Contra el fútbol moderno

Contra el fútbol moderno

Hemos visto esta inscripción en numerosas pancartas a lo largo y ancho de las gradas europeas, aunque quizás sea Italia el país en el que éstas más se han prodigado. Es un grito de protesta contra un fútbol convertido en un gran negocio y en el que ya no hay lugar para lealtades a las que antes estábamos acostumbrados, en el que todos dicen sentir la camiseta que llevan pero que cambian a la primera oferta que reciben. Un fútbol que es cada vez más un espectáculo y menos un deporte, en el que el criterio para tomar cualquier decisión es la audiencia televisiva (de ahí partidos programados en horarios que parecen pensados para desalentar la asistencia al estadio). Un fútbol en el que aquel concepto de jugar con chavales de la casa, formados en las categorías inferiores y que comprenden y han interiorizado los códigos de comportamiento de un determinado club, ha dejado paso a fichajes galácticos de figuras cuyo tirón publicitario pesa al menos tanto como su valía futbolística o a ojeadores que se dedican a fichar a niños preadolescentes a precios de escándalo. Un fútbol que, en definitiva, mata la afición entendida no como asistencia a un espectáculo, sino como parte importante de la identidad de cada hincha.

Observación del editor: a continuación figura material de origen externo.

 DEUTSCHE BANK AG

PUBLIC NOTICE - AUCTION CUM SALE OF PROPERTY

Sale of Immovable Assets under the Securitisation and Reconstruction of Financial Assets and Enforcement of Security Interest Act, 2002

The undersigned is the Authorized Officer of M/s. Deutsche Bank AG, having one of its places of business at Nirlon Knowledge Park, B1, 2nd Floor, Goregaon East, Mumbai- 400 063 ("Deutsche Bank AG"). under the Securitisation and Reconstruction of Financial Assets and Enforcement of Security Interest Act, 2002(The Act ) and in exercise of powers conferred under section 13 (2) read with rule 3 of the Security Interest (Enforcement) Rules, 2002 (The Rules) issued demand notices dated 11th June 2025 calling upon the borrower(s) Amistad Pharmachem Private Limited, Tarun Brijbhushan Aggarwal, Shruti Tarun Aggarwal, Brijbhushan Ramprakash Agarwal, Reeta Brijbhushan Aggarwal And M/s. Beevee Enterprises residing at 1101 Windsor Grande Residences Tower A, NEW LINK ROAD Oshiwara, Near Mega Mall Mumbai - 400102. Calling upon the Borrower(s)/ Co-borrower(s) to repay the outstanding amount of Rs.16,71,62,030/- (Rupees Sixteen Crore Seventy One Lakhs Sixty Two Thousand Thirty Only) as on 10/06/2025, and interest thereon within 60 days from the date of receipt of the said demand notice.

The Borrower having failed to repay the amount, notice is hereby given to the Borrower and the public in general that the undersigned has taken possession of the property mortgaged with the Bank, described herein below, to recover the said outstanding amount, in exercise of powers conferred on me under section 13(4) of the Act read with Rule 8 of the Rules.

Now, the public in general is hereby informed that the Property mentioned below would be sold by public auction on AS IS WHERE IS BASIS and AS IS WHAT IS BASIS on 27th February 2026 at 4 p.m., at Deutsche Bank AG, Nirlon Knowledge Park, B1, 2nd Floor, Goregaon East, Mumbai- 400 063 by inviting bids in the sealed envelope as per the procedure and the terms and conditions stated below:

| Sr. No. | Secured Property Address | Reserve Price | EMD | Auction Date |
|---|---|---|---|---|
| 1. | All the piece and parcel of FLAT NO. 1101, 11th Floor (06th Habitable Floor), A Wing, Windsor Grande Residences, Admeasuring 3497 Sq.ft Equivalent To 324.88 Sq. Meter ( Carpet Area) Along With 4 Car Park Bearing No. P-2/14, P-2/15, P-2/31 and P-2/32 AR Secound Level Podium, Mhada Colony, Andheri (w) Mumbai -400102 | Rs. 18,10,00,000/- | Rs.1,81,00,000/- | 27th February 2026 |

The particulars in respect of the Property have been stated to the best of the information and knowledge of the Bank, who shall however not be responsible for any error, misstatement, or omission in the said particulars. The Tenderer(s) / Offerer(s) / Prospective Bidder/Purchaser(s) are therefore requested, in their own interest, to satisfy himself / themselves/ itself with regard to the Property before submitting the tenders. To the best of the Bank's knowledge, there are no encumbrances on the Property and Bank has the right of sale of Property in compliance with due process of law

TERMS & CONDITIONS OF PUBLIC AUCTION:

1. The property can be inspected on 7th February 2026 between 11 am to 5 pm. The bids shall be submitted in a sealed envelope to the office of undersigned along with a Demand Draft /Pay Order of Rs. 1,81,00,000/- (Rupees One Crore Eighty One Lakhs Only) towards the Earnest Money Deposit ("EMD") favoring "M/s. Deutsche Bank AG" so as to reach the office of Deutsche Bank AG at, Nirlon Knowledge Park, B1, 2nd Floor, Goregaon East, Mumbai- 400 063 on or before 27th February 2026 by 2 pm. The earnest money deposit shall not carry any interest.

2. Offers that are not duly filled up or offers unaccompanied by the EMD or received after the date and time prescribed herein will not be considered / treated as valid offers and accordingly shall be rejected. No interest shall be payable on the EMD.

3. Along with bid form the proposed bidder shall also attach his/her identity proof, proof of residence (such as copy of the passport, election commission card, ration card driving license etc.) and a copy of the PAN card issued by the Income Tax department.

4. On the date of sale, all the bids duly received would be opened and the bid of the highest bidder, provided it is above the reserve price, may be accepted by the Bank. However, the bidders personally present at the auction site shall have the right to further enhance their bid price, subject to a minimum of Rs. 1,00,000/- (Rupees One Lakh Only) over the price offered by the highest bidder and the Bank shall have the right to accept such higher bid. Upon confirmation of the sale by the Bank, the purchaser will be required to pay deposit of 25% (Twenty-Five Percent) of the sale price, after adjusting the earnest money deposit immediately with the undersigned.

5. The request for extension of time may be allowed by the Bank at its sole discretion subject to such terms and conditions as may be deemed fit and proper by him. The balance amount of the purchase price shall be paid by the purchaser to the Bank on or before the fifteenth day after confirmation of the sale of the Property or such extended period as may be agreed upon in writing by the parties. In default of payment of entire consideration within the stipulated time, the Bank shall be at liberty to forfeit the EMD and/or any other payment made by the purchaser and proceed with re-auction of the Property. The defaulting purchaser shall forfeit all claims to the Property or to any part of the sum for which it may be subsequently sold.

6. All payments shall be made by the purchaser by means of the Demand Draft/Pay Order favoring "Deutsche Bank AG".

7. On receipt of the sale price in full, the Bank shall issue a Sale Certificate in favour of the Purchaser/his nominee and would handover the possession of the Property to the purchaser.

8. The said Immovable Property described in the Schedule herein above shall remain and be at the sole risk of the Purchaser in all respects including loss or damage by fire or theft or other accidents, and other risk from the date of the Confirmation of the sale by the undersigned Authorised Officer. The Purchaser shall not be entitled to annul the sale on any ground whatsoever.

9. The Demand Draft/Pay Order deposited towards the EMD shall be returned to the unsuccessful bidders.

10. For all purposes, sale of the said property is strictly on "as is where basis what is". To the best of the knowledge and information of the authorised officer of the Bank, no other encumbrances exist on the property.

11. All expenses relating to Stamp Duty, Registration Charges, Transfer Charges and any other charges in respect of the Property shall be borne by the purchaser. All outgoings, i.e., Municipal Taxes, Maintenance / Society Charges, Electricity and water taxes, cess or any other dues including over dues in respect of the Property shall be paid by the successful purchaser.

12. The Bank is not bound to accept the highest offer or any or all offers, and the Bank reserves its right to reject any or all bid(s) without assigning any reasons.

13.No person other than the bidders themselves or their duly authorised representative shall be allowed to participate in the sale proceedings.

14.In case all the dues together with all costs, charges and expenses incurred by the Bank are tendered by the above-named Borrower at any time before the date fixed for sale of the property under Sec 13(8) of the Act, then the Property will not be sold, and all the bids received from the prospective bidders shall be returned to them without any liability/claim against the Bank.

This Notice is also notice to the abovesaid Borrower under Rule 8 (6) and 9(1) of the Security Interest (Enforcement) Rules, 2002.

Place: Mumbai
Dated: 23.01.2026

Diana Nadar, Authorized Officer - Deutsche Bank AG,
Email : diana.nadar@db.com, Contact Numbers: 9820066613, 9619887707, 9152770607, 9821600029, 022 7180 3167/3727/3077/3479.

Ante esta deriva se alza la voz de unos cuantos románticos, probablemente condenados al fracaso, pero que al menos se quieren hacer oír. Si el fenómeno ultra es en gran medida el resultado de la necesidad para muchos jóvenes de pertenecer a un grupo que trasciende al individuo y encarna una serie de ideales que compartir hasta el final con tus correligionarios, no es extraño que haya surgido esta protesta que clama por recuperar un mayor entronque entre la hinchada, que perdura, y quienes les representan en el campo, los jugadores, cambiantes en el tiempo.

La personalidad de algunos jugadores que han sabido encarnar esta especial relación, convirtiéndose en símbolos de una hinchada, demuestra que, a pesar de todo, el fútbol no puede ser sólo un espectáculo. Los casos de Raúl en el Real Madrid, Tamudo en el Español, Puyol en el Barça o Munitis en el Racing, por citar sólo algunos de los ejemplos más claros, demuestran que aún hay algo más que los meros intereses económicos y que esa comunión hinchada-jugador aún es posible, haciendo del fútbol algo muy superior a un espectáculo de variedades.

Por cierto, el caso de Raúl merece que nos detengamos un momento. Ejemplo de entrega a su club, de trabajo constante y discreto, ha sido durante muchos años el ídolo de la afición blanca (y aún lo es). Forzado a dejar el Real Madrid fue a recalar en el Schalke 04, donde en esta su segunda temporada ya se ha convertido en el ídolo de la afición local. Su gesto tras eliminar al Inter de Milán en los cuartos de la Champions de la temporada pasada, uniéndose a los ultras del Schalke, demuestra que esto de entregarse a unos colores está en los genes de algunos jugadores que son algo más que meros profesionales.

Otros ejemplos recientes de esta sana costumbre de unión entre jugadores e hinchada son el añorado Paolo di Canio entonando el I’m forever blowing bubbles de su segundo equipo del alma, el West Ham o la polémica celebración del incombustible Gennaro Gattuso tras conquistar la Copa Italia del 2011. Que cunda el ejemplo.